**Collected data entries**:
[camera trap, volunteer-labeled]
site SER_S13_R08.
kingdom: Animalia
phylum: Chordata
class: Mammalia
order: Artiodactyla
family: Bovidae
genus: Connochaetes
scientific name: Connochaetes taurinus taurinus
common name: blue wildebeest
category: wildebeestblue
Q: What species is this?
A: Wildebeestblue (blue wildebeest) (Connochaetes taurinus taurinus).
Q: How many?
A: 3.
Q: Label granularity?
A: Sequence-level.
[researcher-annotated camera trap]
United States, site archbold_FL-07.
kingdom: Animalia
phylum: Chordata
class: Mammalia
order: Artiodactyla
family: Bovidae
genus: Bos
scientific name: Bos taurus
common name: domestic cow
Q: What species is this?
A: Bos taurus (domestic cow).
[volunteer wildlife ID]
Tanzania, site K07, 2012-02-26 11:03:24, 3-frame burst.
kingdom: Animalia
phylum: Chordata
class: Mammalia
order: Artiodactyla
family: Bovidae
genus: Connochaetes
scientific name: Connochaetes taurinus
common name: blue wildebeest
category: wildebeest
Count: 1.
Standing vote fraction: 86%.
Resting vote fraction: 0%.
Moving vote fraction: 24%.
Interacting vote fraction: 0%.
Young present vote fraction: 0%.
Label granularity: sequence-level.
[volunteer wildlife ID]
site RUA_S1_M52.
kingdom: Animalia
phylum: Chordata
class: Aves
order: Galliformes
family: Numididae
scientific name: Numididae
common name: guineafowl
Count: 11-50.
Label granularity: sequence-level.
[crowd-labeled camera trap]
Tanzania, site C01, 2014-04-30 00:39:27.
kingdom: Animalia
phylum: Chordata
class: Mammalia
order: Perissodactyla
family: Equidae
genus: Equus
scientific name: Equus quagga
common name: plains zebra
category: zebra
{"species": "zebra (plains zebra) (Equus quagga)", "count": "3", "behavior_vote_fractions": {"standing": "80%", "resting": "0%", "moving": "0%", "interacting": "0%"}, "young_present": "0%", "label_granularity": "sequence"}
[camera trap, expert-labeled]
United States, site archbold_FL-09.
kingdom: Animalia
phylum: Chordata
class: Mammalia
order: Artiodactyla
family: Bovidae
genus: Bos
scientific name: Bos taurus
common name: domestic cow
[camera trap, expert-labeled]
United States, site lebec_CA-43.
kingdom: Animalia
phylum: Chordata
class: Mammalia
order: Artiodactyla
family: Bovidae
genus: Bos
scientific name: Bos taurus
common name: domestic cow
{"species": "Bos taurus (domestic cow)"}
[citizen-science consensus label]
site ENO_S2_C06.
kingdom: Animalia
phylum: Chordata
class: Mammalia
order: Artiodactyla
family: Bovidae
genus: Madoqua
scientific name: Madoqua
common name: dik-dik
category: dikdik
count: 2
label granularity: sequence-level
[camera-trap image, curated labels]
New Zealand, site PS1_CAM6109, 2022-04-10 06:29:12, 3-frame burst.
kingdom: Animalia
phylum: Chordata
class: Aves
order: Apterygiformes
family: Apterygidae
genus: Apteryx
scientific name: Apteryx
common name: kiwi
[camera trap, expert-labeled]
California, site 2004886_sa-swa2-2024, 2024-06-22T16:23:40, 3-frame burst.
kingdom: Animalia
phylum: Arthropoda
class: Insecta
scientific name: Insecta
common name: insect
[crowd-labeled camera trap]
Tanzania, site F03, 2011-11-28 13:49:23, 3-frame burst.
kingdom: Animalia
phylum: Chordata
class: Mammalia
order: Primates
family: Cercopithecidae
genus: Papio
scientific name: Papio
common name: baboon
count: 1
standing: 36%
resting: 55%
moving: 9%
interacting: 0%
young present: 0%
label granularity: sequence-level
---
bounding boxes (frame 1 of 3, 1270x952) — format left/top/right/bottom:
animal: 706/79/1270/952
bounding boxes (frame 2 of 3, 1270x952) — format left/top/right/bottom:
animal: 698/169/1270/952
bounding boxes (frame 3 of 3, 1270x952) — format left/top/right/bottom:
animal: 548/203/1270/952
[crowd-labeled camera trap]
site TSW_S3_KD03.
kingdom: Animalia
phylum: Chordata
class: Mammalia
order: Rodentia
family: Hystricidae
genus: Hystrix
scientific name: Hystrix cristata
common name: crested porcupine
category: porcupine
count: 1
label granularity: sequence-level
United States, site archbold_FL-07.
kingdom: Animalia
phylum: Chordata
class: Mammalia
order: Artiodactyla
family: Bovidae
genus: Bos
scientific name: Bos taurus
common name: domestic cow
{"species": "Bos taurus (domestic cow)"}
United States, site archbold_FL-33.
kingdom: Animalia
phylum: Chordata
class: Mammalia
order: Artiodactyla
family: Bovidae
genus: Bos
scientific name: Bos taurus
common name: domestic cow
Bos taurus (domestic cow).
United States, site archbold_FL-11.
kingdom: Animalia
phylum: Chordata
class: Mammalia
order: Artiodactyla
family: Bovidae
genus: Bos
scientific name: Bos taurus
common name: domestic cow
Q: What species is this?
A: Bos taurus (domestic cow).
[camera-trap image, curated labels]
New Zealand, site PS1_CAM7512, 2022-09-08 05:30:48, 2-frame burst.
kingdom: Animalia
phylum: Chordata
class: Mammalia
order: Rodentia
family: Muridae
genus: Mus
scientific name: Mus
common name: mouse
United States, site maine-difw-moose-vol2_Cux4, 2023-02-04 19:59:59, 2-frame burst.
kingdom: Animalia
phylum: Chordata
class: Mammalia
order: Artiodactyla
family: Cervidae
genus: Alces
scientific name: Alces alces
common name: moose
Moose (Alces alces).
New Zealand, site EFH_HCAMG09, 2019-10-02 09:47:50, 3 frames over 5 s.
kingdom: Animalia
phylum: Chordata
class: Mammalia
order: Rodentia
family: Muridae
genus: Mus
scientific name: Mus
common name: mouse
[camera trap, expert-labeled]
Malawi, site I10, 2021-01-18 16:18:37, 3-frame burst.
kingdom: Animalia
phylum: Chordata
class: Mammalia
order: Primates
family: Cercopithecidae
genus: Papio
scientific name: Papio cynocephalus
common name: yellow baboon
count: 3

**Task goal**: Every record is to be written out verbatim.

**Task response**:
[camera trap, volunteer-labeled]
site SER_S13_R08.
kingdom: Animalia
phylum: Chordata
class: Mammalia
order: Artiodactyla
family: Bovidae
genus: Connochaetes
scientific name: Connochaetes taurinus taurinus
common name: blue wildebeest
category: wildebeestblue
Q: What species is this?
A: Wildebeestblue (blue wildebeest) (Connochaetes taurinus taurinus).
Q: How many?
A: 3.
Q: Label granularity?
A: Sequence-level.
[researcher-annotated camera trap]
United States, site archbold_FL-07.
kingdom: Animalia
phylum: Chordata
class: Mammalia
order: Artiodactyla
family: Bovidae
genus: Bos
scientific name: Bos taurus
common name: domestic cow
Q: What species is this?
A: Bos taurus (domestic cow).
[volunteer wildlife ID]
Tanzania, site K07, 2012-02-26 11:03:24, 3-frame burst.
kingdom: Animalia
phylum: Chordata
class: Mammalia
order: Artiodactyla
family: Bovidae
genus: Connochaetes
scientific name: Connochaetes taurinus
common name: blue wildebeest
category: wildebeest
Count: 1.
Standing vote fraction: 86%.
Resting vote fraction: 0%.
Moving vote fraction: 24%.
Interacting vote fraction: 0%.
Young present vote fraction: 0%.
Label granularity: sequence-level.
[volunteer wildlife ID]
site RUA_S1_M52.
kingdom: Animalia
phylum: Chordata
class: Aves
order: Galliformes
family: Numididae
scientific name: Numididae
common name: guineafowl
Count: 11-50.
Label granularity: sequence-level.
[crowd-labeled camera trap]
Tanzania, site C01, 2014-04-30 00:39:27.
kingdom: Animalia
phylum: Chordata
class: Mammalia
order: Perissodactyla
family: Equidae
genus: Equus
scientific name: Equus quagga
common name: plains zebra
category: zebra
{"species": "zebra (plains zebra) (Equus quagga)", "count": "3", "behavior_vote_fractions": {"standing": "80%", "resting": "0%", "moving": "0%", "interacting": "0%"}, "young_present": "0%", "label_granularity": "sequence"}
[camera trap, expert-labeled]
United States, site archbold_FL-09.
kingdom: Animalia
phylum: Chordata
class: Mammalia
order: Artiodactyla
family: Bovidae
genus: Bos
scientific name: Bos taurus
common name: domestic cow
[camera trap, expert-labeled]
United States, site lebec_CA-43.
kingdom: Animalia
phylum: Chordata
class: Mammalia
order: Artiodactyla
family: Bovidae
genus: Bos
scientific name: Bos taurus
common name: domestic cow
{"species": "Bos taurus (domestic cow)"}
[citizen-science consensus label]
site ENO_S2_C06.
kingdom: Animalia
phylum: Chordata
class: Mammalia
order: Artiodactyla
family: Bovidae
genus: Madoqua
scientific name: Madoqua
common name: dik-dik
category: dikdik
count: 2
label granularity: sequence-level
[camera-trap image, curated labels]
New Zealand, site PS1_CAM6109, 2022-04-10 06:29:12, 3-frame burst.
kingdom: Animalia
phylum: Chordata
class: Aves
order: Apterygiformes
family: Apterygidae
genus: Apteryx
scientific name: Apteryx
common name: kiwi
[camera trap, expert-labeled]
California, site 2004886_sa-swa2-2024, 2024-06-22T16:23:40, 3-frame burst.
kingdom: Animalia
phylum: Arthropoda
class: Insecta
scientific name: Insecta
common name: insect
[crowd-labeled camera trap]
Tanzania, site F03, 2011-11-28 13:49:23, 3-frame burst.
kingdom: Animalia
phylum: Chordata
class: Mammalia
order: Primates
family: Cercopithecidae
genus: Papio
scientific name: Papio
common name: baboon
count: 1
standing: 36%
resting: 55%
moving: 9%
interacting: 0%
young present: 0%
label granularity: sequence-level
---
bounding boxes (frame 1 of 3, 1270x952) — format left/top/right/bottom:
animal: 706/79/1270/952
bounding boxes (frame 2 of 3, 1270x952) — format left/top/right/bottom:
animal: 698/169/1270/952
bounding boxes (frame 3 of 3, 1270x952) — format left/top/right/bottom:
animal: 548/203/1270/952
[crowd-labeled camera trap]
site TSW_S3_KD03.
kingdom: Animalia
phylum: Chordata
class: Mammalia
order: Rodentia
family: Hystricidae
genus: Hystrix
scientific name: Hystrix cristata
common name: crested porcupine
category: porcupine
count: 1
label granularity: sequence-level
United States, site archbold_FL-07.
kingdom: Animalia
phylum: Chordata
class: Mammalia
order: Artiodactyla
family: Bovidae
genus: Bos
scientific name: Bos taurus
common name: domestic cow
{"species": "Bos taurus (domestic cow)"}
United States, site archbold_FL-33.
kingdom: Animalia
phylum: Chordata
class: Mammalia
order: Artiodactyla
family: Bovidae
genus: Bos
scientific name: Bos taurus
common name: domestic cow
Bos taurus (domestic cow).
United States, site archbold_FL-11.
kingdom: Animalia
phylum: Chordata
class: Mammalia
order: Artiodactyla
family: Bovidae
genus: Bos
scientific name: Bos taurus
common name: domestic cow
Q: What species is this?
A: Bos taurus (domestic cow).
[camera-trap image, curated labels]
New Zealand, site PS1_CAM7512, 2022-09-08 05:30:48, 2-frame burst.
kingdom: Animalia
phylum: Chordata
class: Mammalia
order: Rodentia
family: Muridae
genus: Mus
scientific name: Mus
common name: mouse
United States, site maine-difw-moose-vol2_Cux4, 2023-02-04 19:59:59, 2-frame burst.
kingdom: Animalia
phylum: Chordata
class: Mammalia
order: Artiodactyla
family: Cervidae
genus: Alces
scientific name: Alces alces
common name: moose
Moose (Alces alces).
New Zealand, site EFH_HCAMG09, 2019-10-02 09:47:50, 3 frames over 5 s.
kingdom: Animalia
phylum: Chordata
class: Mammalia
order: Rodentia
family: Muridae
genus: Mus
scientific name: Mus
common name: mouse
[camera trap, expert-labeled]
Malawi, site I10, 2021-01-18 16:18:37, 3-frame burst.
kingdom: Animalia
phylum: Chordata
class: Mammalia
order: Primates
family: Cercopithecidae
genus: Papio
scientific name: Papio cynocephalus
common name: yellow baboon
count: 3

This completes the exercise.